Parmi les personnes mentionnées figuraient Calderón, pour avoir été administrateur indépendant de la filiale d’Iberdrola aux États-Unis, Avangrid, et Georgina Kessel, fonctionnaire du ministère de l’Énergie (Sener) de Calderón, administrateur indépendant et directrice d’Iberdrola au Mexique. Alejandro Fleming, également responsable de Sener sous Calderón, a rejoint Iberdrola en tant que conseiller, a déclaré Bartlett. Pour aucune des personnes mentionnées, il n’a fourni d’informations spécifiques sur la manière exacte dont ils avaient réduit ou détruit le CFE. Bartlett a annoncé que les « contrats léonins » signés entre la CFE et des parties privées sous les administrations précédentes seraient révisés.

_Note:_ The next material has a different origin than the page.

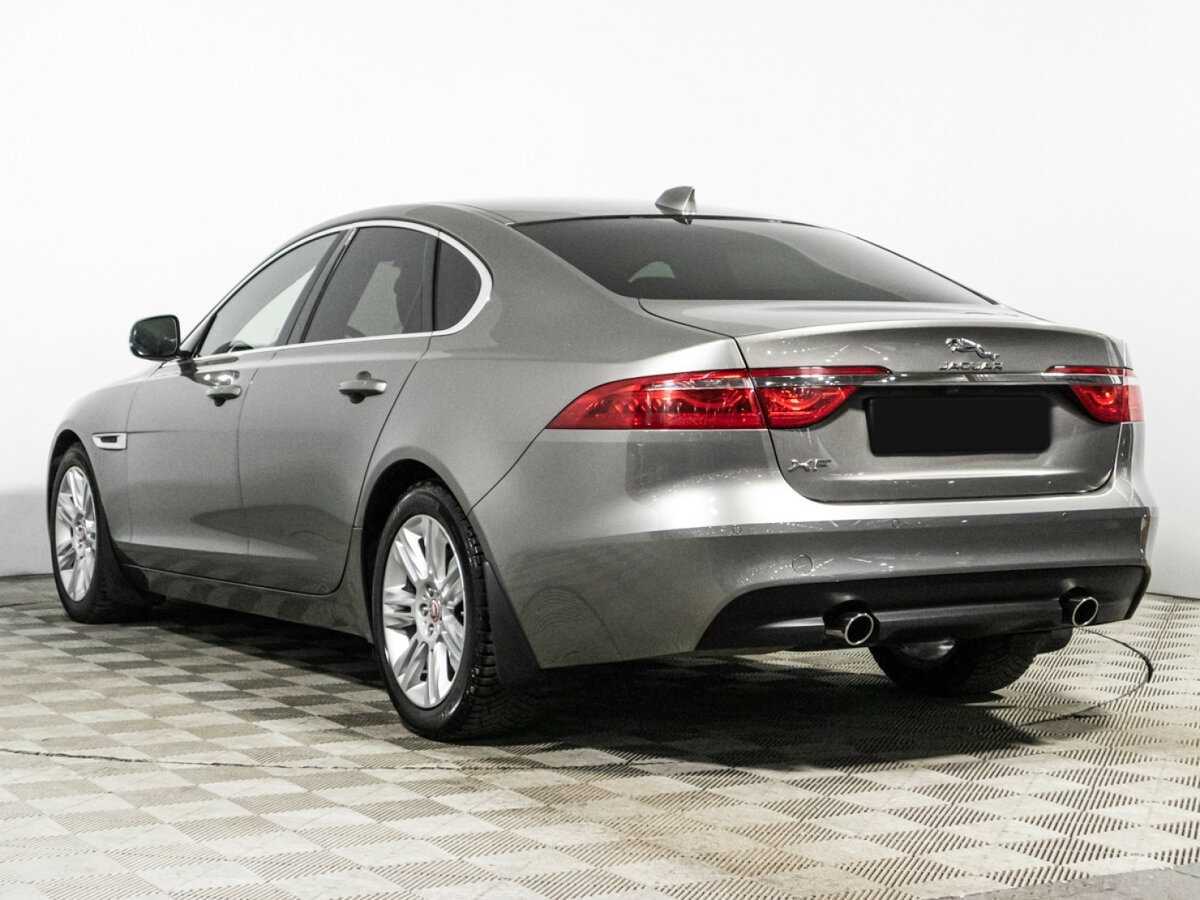 Jaguar XF, 2016 Фото №7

La rhétorique contre les entreprises espagnoles s’est intensifiée et, en 2022, López Obrador a déclaré que Repsol, OHL et Iberdrola elle-même « abusaient du Mexique ». Pour renforcer les entreprises publiques et garantir le monopole de marché de CFE, le président a proposé des modifications à la loi sur l’industrie électrique et a accusé Iberdrola d’exercer des pressions contre son approbation.
Un an plus tard, en avril 2023, Iberdrola a annoncé qu’elle céderait 80 % de son activité de production dans ce pays d’Amérique latine en vendant 13 centrales de production d’électricité au fonds Mexico Infrastructure Partners (MIP). « Avec cette transaction, l’entreprise continue d’être le principal producteur privé d’énergie renouvelable au Mexique et favorise le respect de ses engagements de décarbonation », avait-il déclaré à l’époque dans un communiqué.

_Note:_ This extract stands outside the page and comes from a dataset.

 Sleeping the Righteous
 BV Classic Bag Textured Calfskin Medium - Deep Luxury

Pour López Obrador, l’achat des centrales était une « nationalisation », puisque le MIP confiera à CFE la responsabilité de l’exploitation des centrales, même si elle n’en est pas propriétaire. Cela permettra à CFE de produire environ 65% de l’électricité du pays, a indiqué le président dans un message enregistré. Le ton conciliant semble mettre un terme aux attaques contre Iberdrola.
« Nous sommes très reconnaissants envers Iberdrola, son PDG, son président mondial, pour sa volonté de parvenir à un accord », avait alors déclaré le président. « Nous avons eu quelques désaccords, mais le dialogue triomphe de tout, le dialogue et la bonne volonté. De ces différences, de ces écarts, quelque chose d’extraordinaire émerge.